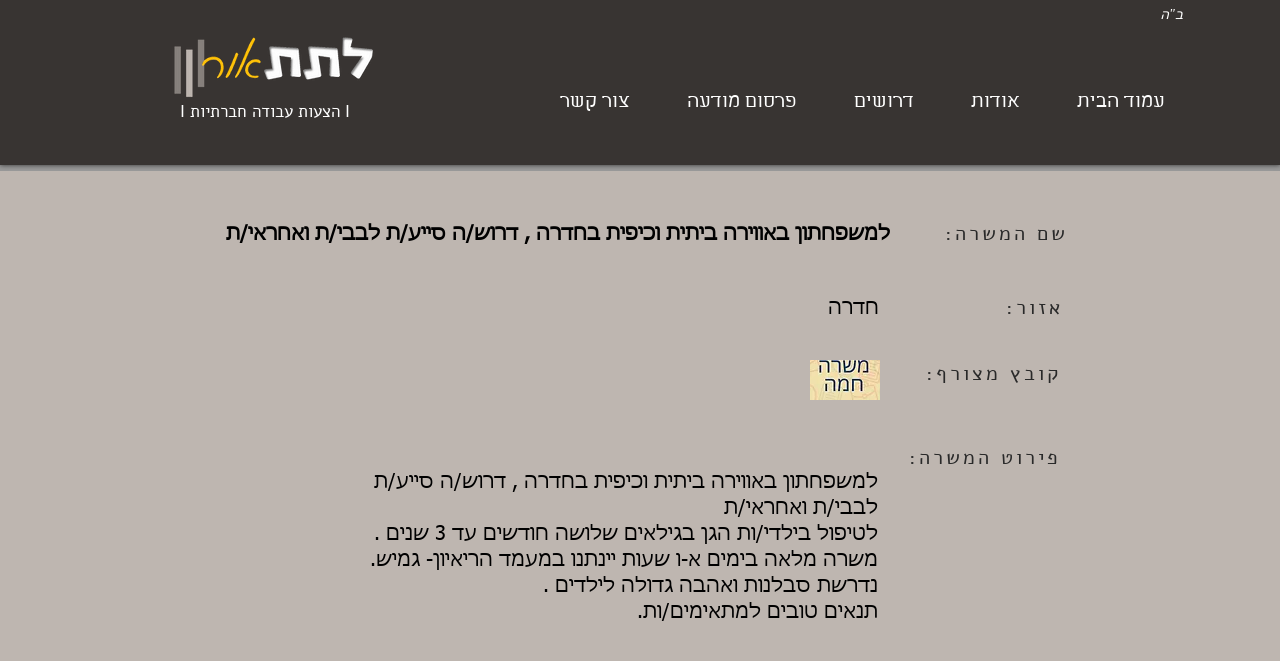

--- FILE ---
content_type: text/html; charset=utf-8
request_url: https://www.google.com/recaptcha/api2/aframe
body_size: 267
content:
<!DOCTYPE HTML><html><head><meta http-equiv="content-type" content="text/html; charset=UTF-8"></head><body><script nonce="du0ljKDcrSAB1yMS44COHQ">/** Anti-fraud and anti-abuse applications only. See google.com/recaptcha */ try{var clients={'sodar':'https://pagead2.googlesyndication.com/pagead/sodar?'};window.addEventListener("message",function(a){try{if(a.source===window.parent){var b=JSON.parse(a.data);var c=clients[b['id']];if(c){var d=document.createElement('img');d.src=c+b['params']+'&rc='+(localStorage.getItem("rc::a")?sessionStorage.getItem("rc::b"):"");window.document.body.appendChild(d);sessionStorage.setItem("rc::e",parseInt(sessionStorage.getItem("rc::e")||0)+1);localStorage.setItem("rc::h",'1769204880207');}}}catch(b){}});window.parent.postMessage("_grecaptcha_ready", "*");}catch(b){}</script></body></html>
========
• WHAT NEEDS TO BE DONE: Please set down every line of the listing verbatim, excluding its pictures.

• SOLUTION FOR THIS PROBLEM:
--- FILE ---
content_type: text/html; charset=utf-8
request_url: https://www.google.com/recaptcha/api2/aframe
body_size: 267
content:
<!DOCTYPE HTML><html><head><meta http-equiv="content-type" content="text/html; charset=UTF-8"></head><body><script nonce="du0ljKDcrSAB1yMS44COHQ">/** Anti-fraud and anti-abuse applications only. See google.com/recaptcha */ try{var clients={'sodar':'https://pagead2.googlesyndication.com/pagead/sodar?'};window.addEventListener("message",function(a){try{if(a.source===window.parent){var b=JSON.parse(a.data);var c=clients[b['id']];if(c){var d=document.createElement('img');d.src=c+b['params']+'&rc='+(localStorage.getItem("rc::a")?sessionStorage.getItem("rc::b"):"");window.document.body.appendChild(d);sessionStorage.setItem("rc::e",parseInt(sessionStorage.getItem("rc::e")||0)+1);localStorage.setItem("rc::h",'1769204880207');}}}catch(b){}});window.parent.postMessage("_grecaptcha_ready", "*");}catch(b){}</script></body></html>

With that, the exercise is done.